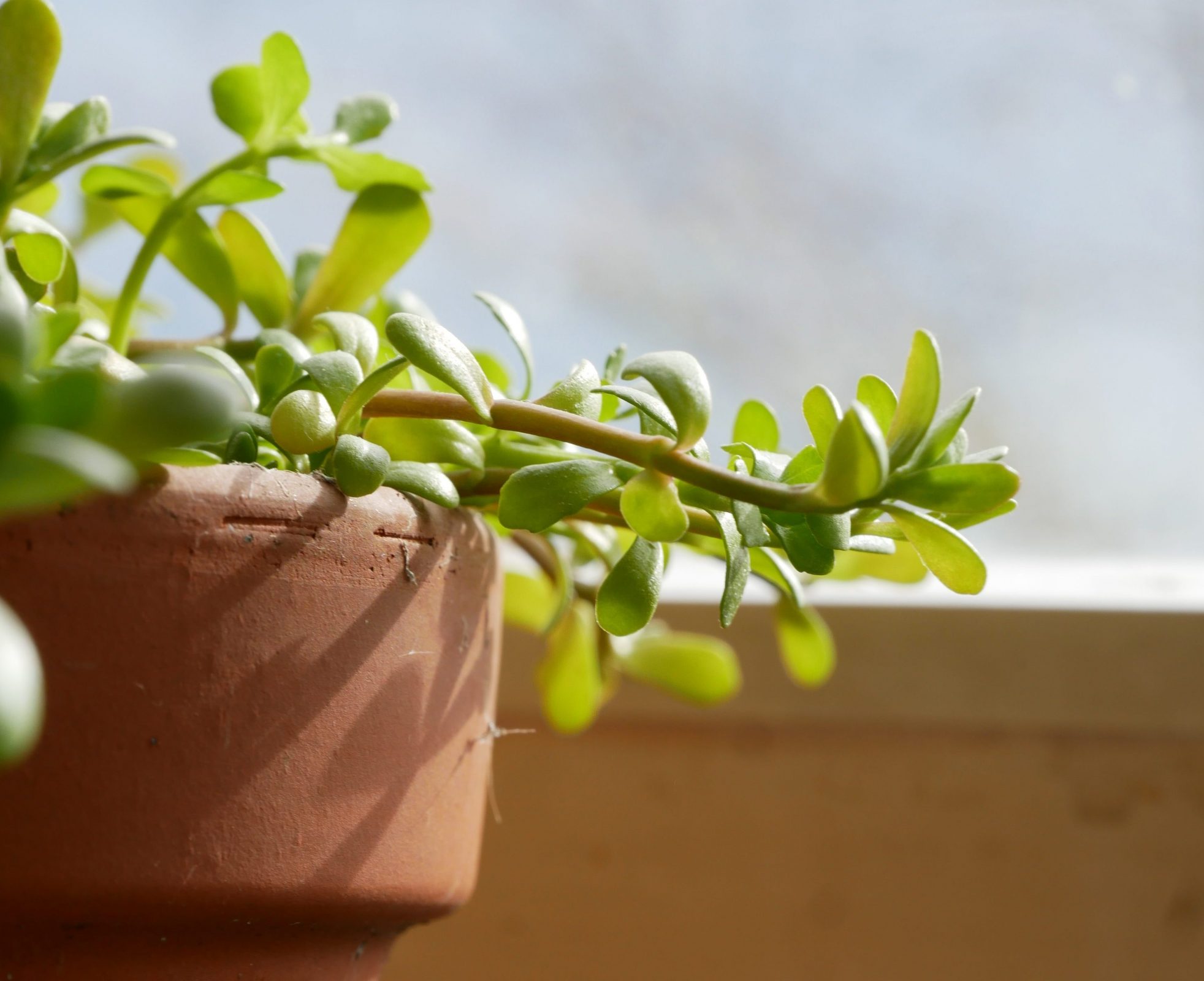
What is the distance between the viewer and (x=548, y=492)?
13.9 inches

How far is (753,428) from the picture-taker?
0.46 metres

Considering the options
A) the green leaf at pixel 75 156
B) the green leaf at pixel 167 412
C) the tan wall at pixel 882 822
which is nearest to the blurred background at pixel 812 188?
the tan wall at pixel 882 822

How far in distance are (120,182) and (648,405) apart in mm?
287

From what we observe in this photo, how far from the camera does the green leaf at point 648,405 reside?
35 centimetres

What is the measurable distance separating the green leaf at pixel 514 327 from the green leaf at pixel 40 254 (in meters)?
0.16

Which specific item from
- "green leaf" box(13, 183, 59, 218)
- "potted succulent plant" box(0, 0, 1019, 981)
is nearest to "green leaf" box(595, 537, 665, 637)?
"potted succulent plant" box(0, 0, 1019, 981)

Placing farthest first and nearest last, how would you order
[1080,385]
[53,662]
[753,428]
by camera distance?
1. [1080,385]
2. [753,428]
3. [53,662]

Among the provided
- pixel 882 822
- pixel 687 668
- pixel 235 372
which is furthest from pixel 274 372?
pixel 882 822

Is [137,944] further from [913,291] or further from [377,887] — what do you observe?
[913,291]

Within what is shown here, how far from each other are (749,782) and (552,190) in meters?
0.66

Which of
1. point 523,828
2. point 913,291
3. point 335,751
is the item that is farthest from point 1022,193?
point 335,751

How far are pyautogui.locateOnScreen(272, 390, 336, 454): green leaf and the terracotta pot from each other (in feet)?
0.04

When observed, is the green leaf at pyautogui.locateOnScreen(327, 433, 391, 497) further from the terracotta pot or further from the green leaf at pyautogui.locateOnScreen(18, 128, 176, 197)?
the green leaf at pyautogui.locateOnScreen(18, 128, 176, 197)

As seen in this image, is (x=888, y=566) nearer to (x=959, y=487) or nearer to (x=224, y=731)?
(x=959, y=487)
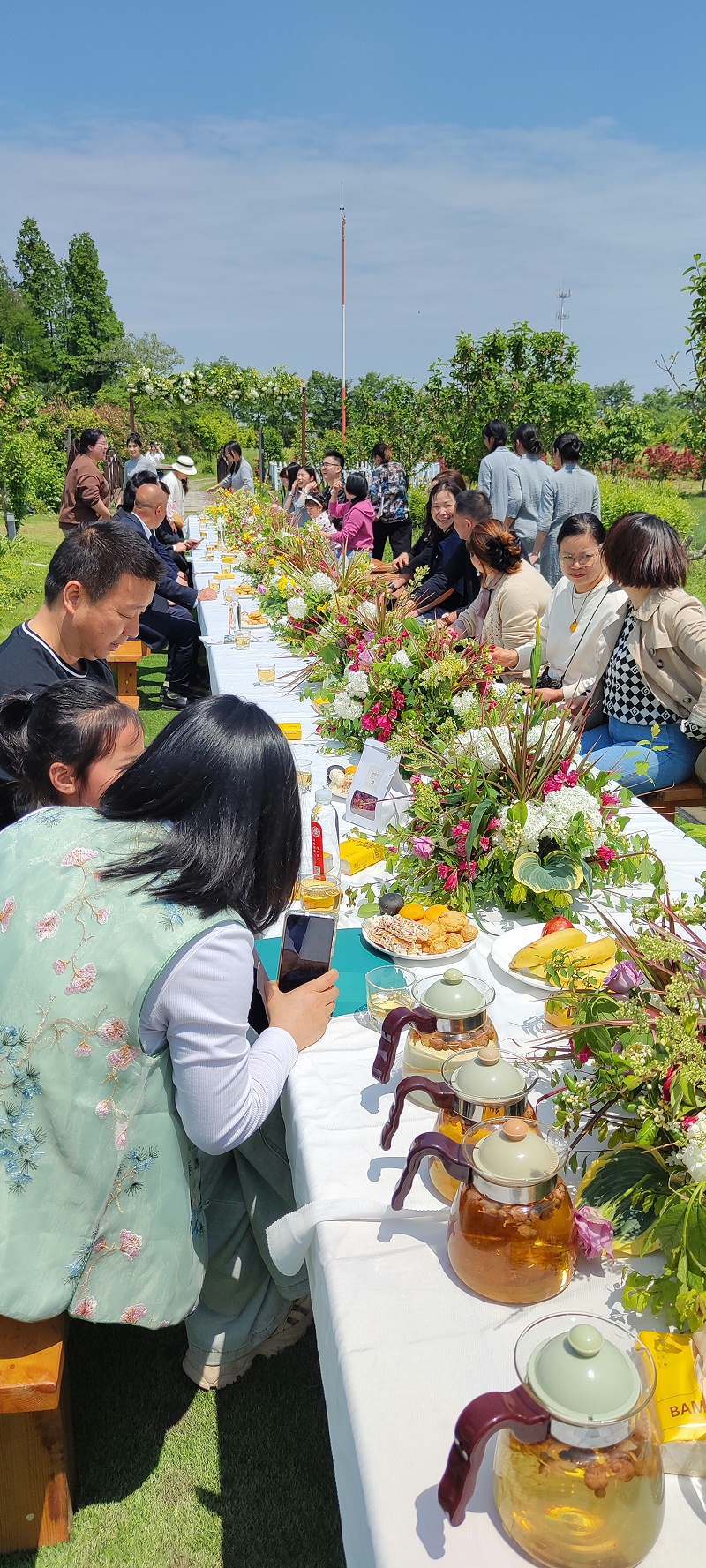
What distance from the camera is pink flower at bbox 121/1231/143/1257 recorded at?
140cm

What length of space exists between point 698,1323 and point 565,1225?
16 cm

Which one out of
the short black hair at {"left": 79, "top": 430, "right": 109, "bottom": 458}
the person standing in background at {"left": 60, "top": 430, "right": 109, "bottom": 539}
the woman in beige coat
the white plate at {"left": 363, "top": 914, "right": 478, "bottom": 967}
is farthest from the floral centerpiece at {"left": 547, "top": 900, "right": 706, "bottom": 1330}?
the short black hair at {"left": 79, "top": 430, "right": 109, "bottom": 458}

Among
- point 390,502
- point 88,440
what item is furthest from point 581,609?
point 390,502

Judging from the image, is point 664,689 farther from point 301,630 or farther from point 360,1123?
point 360,1123

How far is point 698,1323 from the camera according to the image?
99cm

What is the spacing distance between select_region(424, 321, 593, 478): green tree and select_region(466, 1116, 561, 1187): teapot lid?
41.4ft

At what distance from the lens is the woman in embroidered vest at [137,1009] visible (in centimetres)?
132

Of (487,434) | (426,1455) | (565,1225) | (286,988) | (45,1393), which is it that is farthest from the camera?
(487,434)

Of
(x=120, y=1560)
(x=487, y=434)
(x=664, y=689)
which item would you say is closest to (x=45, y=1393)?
(x=120, y=1560)

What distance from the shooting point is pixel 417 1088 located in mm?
1217

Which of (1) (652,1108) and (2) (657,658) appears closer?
(1) (652,1108)

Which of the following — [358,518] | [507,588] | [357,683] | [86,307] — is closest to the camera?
[357,683]

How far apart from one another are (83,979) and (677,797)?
2638mm

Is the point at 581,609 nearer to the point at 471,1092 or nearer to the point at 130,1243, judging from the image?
the point at 471,1092
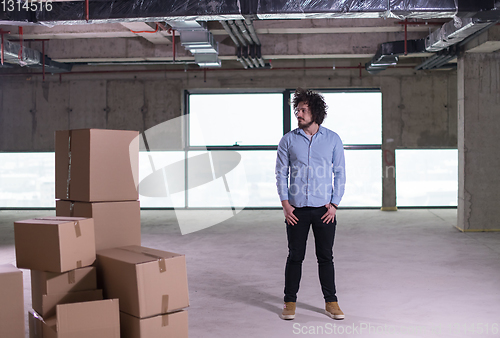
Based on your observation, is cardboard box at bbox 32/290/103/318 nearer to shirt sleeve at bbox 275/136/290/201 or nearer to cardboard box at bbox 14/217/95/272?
cardboard box at bbox 14/217/95/272

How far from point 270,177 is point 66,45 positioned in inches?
176

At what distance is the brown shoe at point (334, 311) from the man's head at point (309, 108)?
1181 mm

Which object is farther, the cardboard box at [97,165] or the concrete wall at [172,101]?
the concrete wall at [172,101]

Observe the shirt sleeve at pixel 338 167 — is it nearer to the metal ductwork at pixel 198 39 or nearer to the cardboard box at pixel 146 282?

§ Work to complete
Repeat the lines above word for word, starting with the line containing "Which object is" and continuing through the last line of the records.

§ Response to the task
Which object is farther, the cardboard box at [97,165] or the concrete wall at [172,101]?
the concrete wall at [172,101]

Observe the shirt sleeve at pixel 338 167 — is it nearer to the metal ductwork at pixel 198 39 or nearer to the cardboard box at pixel 146 282?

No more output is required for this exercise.